From the moment you walk through the door of Cremona House Violin Shop in Bristol's Park Row, it becomes clear that little has changed here in a very long time.
The walls are lined with scores of antique violins, hanging like cuts of meat in a butcher's, exquisite in their rosewood and ebony detailing. They seem alive.
Some date back as far as 1690, and each has a story to tell. As do the rows of violas, cellos and double basses.
It is like standing among a crowd of old souls who have seen more of life than we could ever dream of – from the frenzied playing of the long-forgotten maestro, the on-stage moments of glory, the idle plucking of the schoolgirl as she ambles reluctantly to her music lessons, and the gentle performances from elderly fingers to empty rooms.
All those hands that have held a bow to their strings have long since passed into history. Yet here these instruments live on – patiently waiting for the moment they are picked up by their next owner.
Richard Bristow, the shop's current owner, admits that both the shop and the instruments have been around long enough to have often met each other before.
"It's not unusual for somebody to bring in their great-grandfather's violin, which he'd bought from this very shop decades before," he says with a smile. "It's a small world when you're dealing with antique violins."
Richard sits at an old wooden desk, studying the front of an ancient violin that has been brought in for repair.

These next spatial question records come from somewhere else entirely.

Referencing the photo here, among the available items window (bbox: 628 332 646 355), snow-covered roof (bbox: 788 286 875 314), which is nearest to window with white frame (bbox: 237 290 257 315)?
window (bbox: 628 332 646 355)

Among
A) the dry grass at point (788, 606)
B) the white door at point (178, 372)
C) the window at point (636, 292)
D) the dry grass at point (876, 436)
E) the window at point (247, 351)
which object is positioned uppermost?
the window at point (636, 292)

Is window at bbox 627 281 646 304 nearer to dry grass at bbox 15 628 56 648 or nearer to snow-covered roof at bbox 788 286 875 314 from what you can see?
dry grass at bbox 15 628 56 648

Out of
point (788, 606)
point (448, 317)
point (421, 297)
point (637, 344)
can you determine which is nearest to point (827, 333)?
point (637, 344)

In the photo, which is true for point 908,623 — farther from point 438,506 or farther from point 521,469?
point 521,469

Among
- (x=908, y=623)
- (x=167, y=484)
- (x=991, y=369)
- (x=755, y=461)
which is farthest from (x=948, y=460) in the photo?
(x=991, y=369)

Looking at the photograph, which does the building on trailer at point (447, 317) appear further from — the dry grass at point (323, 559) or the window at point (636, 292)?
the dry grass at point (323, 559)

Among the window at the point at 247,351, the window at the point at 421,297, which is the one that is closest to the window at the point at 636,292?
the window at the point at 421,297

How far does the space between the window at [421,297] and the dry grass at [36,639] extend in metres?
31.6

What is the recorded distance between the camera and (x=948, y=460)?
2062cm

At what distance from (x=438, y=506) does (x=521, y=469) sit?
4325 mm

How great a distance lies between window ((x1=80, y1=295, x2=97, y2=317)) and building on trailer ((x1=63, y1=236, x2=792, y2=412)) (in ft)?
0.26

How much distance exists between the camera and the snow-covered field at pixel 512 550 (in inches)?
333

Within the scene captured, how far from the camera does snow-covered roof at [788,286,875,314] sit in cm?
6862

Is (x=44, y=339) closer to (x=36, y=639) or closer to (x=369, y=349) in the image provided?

He is surrounded by the floor-to-ceiling hardwood cabinets filled with instruments – even the cabinets are established antiques, installed when the shop was new in 1879.
In a back room, working with a single spot lamp, fellow restorer Ken Green is quietly working on another painstaking rebuild.
Both are trained violin makers, but their work focuses primarily on restoration and sales.
"You have to be somewhere between an artist, a craftsman and an antique dealer," Richard explains.
The quaint shop is believed to be the oldest violin shop to have remained at the same premises, not only in the country, but in the world. At least, Richard has never found an older one.
"It was opened in 1879 by George Darby – just 19 years after Park Row, the road itself, was constructed. There were shops here before 1860, but they faced the other way – overlooking what was then St Michael's village," Richard explains.
Richard likes to think what the world was like in 1879, when Darby first turned the sign on the door to open.
"Bristol was at its Victorian height, while over in the States it was still the Wild West – that was the year that the classic cowboy town Tombstone was founded," he says.
"Then you wind the clock forward to 2012, and here we are 133 years later, and the place looks almost unchanged. The work we do is essentially unchanged. The only difference is in the value of the instruments.
"Go back 50 years, and there were violins sunning themselves in the window of this shop that are now worth more than £30,000. We wouldn't dream of putting them in the shop window today. Almost all the violins we sell have been brought in to us – instruments that belonged to somebody's father or grandfather, that they no longer want. Sometimes people get a pleasant surprise.
"Of course, the best violins in the world sell for millions of pounds. They're rare of course, but there are plenty of old Italian violins out there that are worth tens and hundreds of thousands of pounds.
"Just last week we had an elderly lady bring in her old violin, which she no longer wanted to keep, and she was thrilled when we told her it was worth £200,000."
George Darby handed the shop on to his son Harry shortly before his death in 1920. Harry ran the shop for a few years alongside violin maker Albert Tinney, who later bought the shop and remained there until the late 1970s, when he died at the age of 95.
"I bought the place shortly after, in 1982," Richard says, "so I'm only the fourth owner of the shop in more than 130 years."
Richard came to the profession after a car accident brought a sudden end to his career as a social worker.
"I couldn't get around as easily, so I decided to retrain in a trade that didn't involve the same sort of mobility. I'd always fancied taking up violin making as a retirement job, but I ended up having an opportunity to do it much sooner.
"I sometimes wonder what will happen to the place when I've had enough of it all," the 63-year-old sighs. "I hope there are still violin makers coming out of the woodwork in the younger generations, and that someone will want to take it on when the time comes.
"Everything is going over to the internet so rapidly. Who knows whether this place will still be here in another century?"